"They don't talk," a woman's voice said from behind them.

Jay turned around. He could barely make her out, just a shadowy form sitting under a tree. "I heard them singing," he said.

"They sing," the calm voice replied. It was a young woman. Through the branches, he could see the moonlight reflected on pale white skin. Her dress was unbuttoned down the front, and she was cradling something in her arms. "They sing, but they don't talk."

"Oh," Jay said. He stopped a few feet away from her. He could see one breast, pale and cone-shaped. A baby was nursing at the other. She stroked it gently as it sucked. She looked very young, no more than eighteen, sad and pretty. Her baby in her arms was a round red thing, like a bowling ball made of flesh. "I'm sorry," Jay said. "I didn't mean to intrude…"

"I know where Sascha is," the woman said.

In the darkness behind her, someone moved. Jay looked up, saw eyes peering out of the bushes. They were pale green, and burned with a dim feral glow. He was staring at them when he heard a soft footstep behind him. The hairs on the back of his neck stirred. There was a sudden overwhelming sense of being watched, and all at once Jay was terrified.

He backed away from the woman and the sad twisted creature in her arms, trying not to show any of the fear that was tearing at his guts inside. "Blaise, we're getting the fuck out of here;" he said. He turned.

Sascha stood behind the boy, his eyeless stare fixed on Jay. Ezili was there, too. He could see her body, full and lush. She was naked, and in the darkness, her eyes glowed red, brighter than the embers in the fire. She smiled at him and said nothing.

Jay must have made some kind of noise, because Blaise turned around. He saw Sascha, but then his eyes went to Ezili and got big. He grinned, then gave a low hoot of approval that Jay knew he hadn't learned from Tachyon. The boy had no idea of the shit they were in. "Sascha…" Jay began.

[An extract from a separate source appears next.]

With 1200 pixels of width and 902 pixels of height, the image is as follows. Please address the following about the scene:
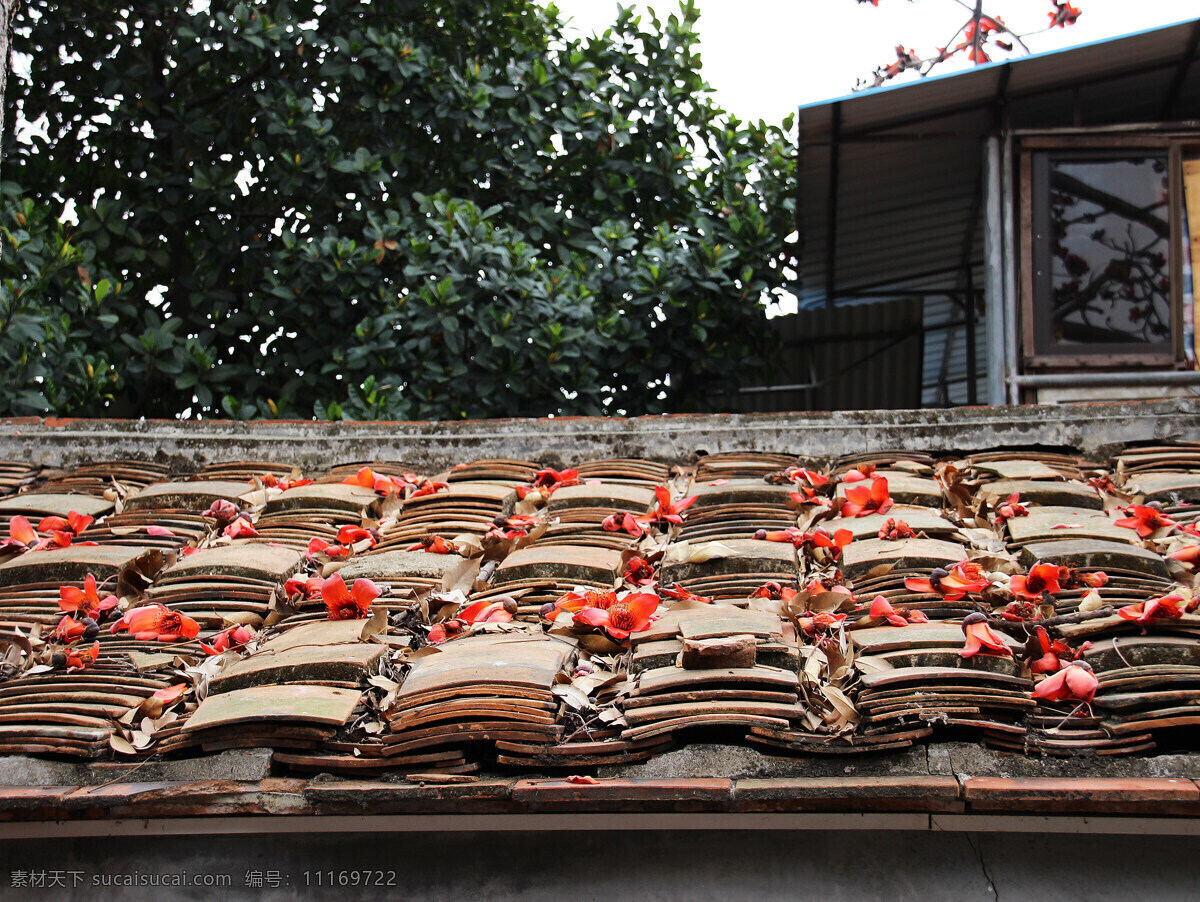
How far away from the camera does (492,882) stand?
237 cm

"No," Sascha replied. "Now it's too late for talking."

A man with a club came sliding out of the darkness, his feet bare, silent as a shadow. He swung, missed, Jay danced aside, and made his gun with his fingers and popped him away. Someone leaped onto his back. He went down hard and rolled. Long fingernails raked across his face, clawing for his eyes. Jay caught the hands, pried them loose, tried to untangle himself. He got his right hand free just in time to pop off a small girl who was coming at him from the right, but by then the woman had sunk her teeth in the fleshy part of his left hand just beneath the thumb.

He cried out. Blaise finally took his eyes off Ezili's tits long enough to see what was going on. "Hey!" the boy called out.

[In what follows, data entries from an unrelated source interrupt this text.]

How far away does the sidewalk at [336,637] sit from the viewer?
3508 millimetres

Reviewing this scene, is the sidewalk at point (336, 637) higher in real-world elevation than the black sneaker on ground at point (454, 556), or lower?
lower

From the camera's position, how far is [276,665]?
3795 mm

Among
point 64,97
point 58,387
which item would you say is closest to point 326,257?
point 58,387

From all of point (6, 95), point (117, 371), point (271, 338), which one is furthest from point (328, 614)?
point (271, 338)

The woman worried at his thumb with her teeth and tried to kick him in the balls at the same time. Jay slapped her hard alongside the head, got his hand loose, and popped her right out from under him. Sascha shouted out, "Stop itl Leave them alone!"

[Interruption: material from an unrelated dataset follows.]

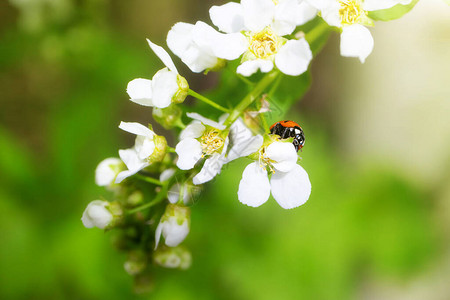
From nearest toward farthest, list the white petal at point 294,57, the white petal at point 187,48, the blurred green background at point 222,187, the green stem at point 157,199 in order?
the white petal at point 294,57 → the white petal at point 187,48 → the green stem at point 157,199 → the blurred green background at point 222,187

It was enough to freeze everyone for a second. Blaise was staring at Sascha with fierce concentration, holding him in the palm of his mind. Behind him, Jay saw the vast shadow of the Siamese quint lurch unsteadily to its feet and stumble forward. Oh Jesus, he thought. "Run!" he screamed at Blaise. He saw motion out of the corner of his eye, and whirled. The thing with the pale green eyes had emerged from the bushes and was gliding silently across the grass, five feet off the ground, like some obscene manta ray with a semihuman face. It was naked, its skin pale and pimpled. Male genitalia drooped from the center of its face beneath those hideous eyes. Jay fought to keep down his lunch as he sent it away, but behind it came others. The looming joker with flesh soft and dark as blood pudding, the boy with the ice pick, the human centipede skittering forward with knives in half his hands. They were all around him.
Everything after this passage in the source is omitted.